Evading strict censorship around religious and supernatural content, Chinese horror games have long used cultural elements like paper money, ancestral tablets, and red lanterns to evoke horror and tension—yet now, audiences are seeking deeper thrills
On a quiet night in a remote mountain town, Zhang Yutong is sent to investigate a burning coffin—a suspected arson. When her car suddenly breaks down on the way, the detective and her colleague are left stranded in an eerie, unfamiliar village. Beside the car is a derelict wall with “Talk science, break superstition” scrawled across it. Walking down the street, she passes a local grocery store, a clinic, and a bulletin board displaying an obituary, before turning to a red-brick building from which blood slowly seeps. Stepping closer, she is bathed in a crimson light, and time begins to twist into a nightmarish loop. Coffins, wreaths, and paper dolls loom ominously all around her, and a blood-soaked notebook, filled only with the word “debt,” revealed when she takes a candle to illuminate the darkness, seems to haunt her at every turn.

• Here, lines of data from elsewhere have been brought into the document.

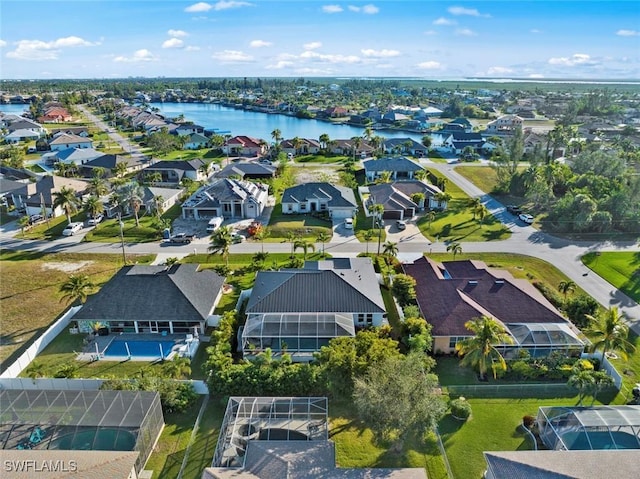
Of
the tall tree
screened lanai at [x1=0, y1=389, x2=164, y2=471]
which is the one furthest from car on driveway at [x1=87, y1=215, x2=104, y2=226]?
the tall tree

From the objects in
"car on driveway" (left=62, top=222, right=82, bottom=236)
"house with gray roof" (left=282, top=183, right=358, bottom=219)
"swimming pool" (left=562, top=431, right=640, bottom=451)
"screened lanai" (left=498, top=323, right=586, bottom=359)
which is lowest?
"swimming pool" (left=562, top=431, right=640, bottom=451)

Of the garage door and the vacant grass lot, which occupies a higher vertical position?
the garage door

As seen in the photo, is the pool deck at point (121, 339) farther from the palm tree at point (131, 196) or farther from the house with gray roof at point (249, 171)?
the house with gray roof at point (249, 171)

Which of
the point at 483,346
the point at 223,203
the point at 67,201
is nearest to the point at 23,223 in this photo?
the point at 67,201

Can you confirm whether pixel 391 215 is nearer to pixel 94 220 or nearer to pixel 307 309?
pixel 307 309

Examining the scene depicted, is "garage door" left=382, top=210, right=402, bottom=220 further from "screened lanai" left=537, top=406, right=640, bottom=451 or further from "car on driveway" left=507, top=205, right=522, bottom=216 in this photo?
"screened lanai" left=537, top=406, right=640, bottom=451

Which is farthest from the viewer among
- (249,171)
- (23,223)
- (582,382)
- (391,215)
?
(249,171)

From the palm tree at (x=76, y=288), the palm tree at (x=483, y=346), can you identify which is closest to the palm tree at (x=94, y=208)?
the palm tree at (x=76, y=288)
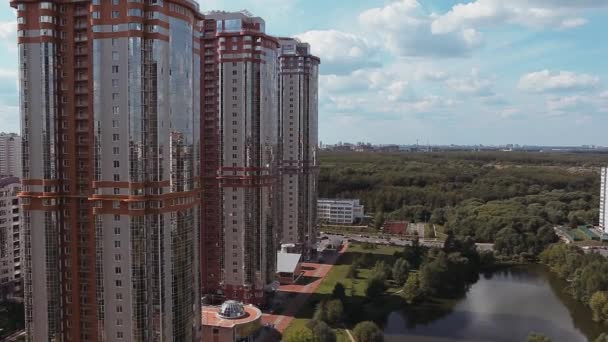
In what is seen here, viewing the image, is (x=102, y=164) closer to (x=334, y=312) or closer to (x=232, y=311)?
(x=232, y=311)

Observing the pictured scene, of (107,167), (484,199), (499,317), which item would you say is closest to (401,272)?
(499,317)

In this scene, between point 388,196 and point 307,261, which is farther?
point 388,196

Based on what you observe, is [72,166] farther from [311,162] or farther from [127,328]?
[311,162]

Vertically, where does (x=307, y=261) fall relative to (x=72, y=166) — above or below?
below

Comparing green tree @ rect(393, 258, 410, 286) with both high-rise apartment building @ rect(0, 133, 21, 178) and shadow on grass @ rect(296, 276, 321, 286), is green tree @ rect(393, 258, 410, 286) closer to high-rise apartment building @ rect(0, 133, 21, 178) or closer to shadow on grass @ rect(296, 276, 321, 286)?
shadow on grass @ rect(296, 276, 321, 286)

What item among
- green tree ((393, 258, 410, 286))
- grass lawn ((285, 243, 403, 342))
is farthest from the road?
green tree ((393, 258, 410, 286))

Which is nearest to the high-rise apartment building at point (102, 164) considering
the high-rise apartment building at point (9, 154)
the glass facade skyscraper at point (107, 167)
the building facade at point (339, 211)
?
the glass facade skyscraper at point (107, 167)

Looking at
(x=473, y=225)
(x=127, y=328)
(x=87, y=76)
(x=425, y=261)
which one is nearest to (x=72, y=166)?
(x=87, y=76)

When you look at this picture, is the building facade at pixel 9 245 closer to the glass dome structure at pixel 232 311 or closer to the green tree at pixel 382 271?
the glass dome structure at pixel 232 311
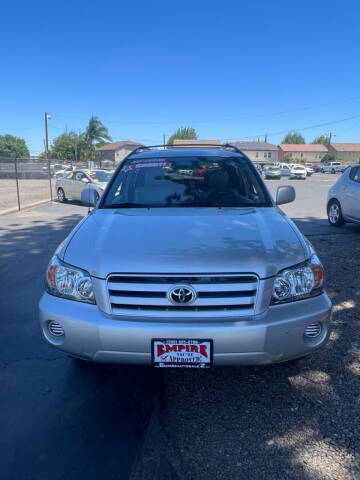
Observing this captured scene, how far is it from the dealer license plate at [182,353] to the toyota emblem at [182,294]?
0.75 feet

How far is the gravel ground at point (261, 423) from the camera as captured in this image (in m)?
1.98

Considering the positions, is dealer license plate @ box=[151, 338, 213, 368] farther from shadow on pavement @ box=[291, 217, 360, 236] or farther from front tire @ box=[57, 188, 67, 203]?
front tire @ box=[57, 188, 67, 203]

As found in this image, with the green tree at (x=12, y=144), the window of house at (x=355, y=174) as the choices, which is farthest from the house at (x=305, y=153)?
the window of house at (x=355, y=174)

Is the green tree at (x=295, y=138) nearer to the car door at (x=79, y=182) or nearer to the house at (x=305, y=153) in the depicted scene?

Wracked with panic, the 25-year-old stumbles away, desperate to flee, but her path is blocked by a phantom hearse. The vehicle’s back door creaks open, and Zhang finds herself walking toward it, unable to fight the urge to see who, or what, lies inside. Waking with a fit, she discovers she’s been admitted to the town hospital.

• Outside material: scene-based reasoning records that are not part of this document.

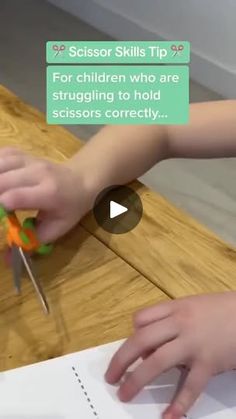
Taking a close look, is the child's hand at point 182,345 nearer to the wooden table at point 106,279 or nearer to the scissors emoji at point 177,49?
the wooden table at point 106,279

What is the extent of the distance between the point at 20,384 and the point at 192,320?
4.4 inches

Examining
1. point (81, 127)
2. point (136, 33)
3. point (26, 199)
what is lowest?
point (81, 127)

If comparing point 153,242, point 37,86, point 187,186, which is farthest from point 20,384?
point 37,86

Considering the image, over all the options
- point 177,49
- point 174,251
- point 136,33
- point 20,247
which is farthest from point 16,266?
point 136,33

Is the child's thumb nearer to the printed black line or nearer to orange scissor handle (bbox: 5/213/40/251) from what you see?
orange scissor handle (bbox: 5/213/40/251)

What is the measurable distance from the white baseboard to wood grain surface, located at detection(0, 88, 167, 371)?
131 cm

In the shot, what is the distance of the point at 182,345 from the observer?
46 centimetres

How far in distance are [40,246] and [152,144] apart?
0.18 m

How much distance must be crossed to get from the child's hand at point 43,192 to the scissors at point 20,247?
0.03 feet

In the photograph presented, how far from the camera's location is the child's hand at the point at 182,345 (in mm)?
440

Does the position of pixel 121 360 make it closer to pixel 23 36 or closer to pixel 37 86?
pixel 37 86

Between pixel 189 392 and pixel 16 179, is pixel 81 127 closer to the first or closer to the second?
pixel 16 179

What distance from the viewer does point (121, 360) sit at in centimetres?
45

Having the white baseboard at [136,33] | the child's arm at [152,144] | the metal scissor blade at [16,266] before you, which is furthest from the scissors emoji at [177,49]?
the white baseboard at [136,33]
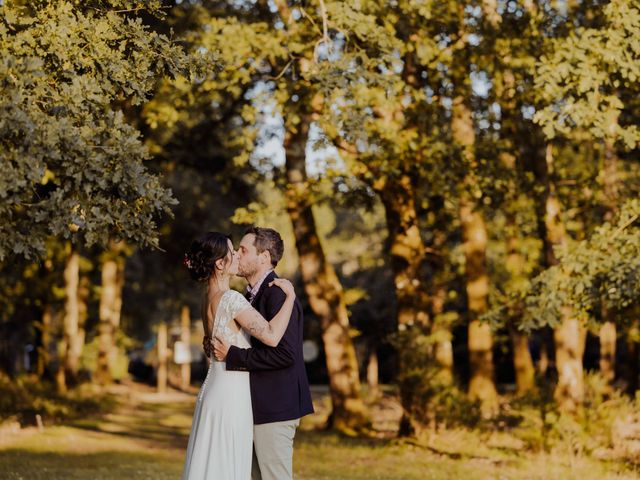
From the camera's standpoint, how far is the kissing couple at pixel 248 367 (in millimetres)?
6516

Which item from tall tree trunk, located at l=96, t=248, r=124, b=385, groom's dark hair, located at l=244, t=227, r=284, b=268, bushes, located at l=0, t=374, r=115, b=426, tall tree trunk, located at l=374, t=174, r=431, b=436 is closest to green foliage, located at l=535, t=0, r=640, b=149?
tall tree trunk, located at l=374, t=174, r=431, b=436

This haunting scene sets the tone for Firework, a Chinese horror game released in 2020 in which Lin Lixun, played by Zhang above, is tasked with solving the case of a widow’s desperate attempts to protect her daughter from her deceased husband’s parents. The torment begins when they cast a spell intended to rid the wife of her soul, aiming to turn her body to a vessel for their dead son. The game draws players into a world of sorrow, grief, and fear, offering a deeply unsettling yet goreless experience of Chinese horror based on local mythology and folklore. “It resonates so deeply,” says Zhang, a secretary in the medical industry living in Zhejiang province. “Chinese audiences might not be afraid of American or Japanese-style horror, but we’re truly terrified of the Chinese-style ones. This kind of fear is deeply ingrained in our DNA. We understand it on a very profound level—probably much more than people from other countries.”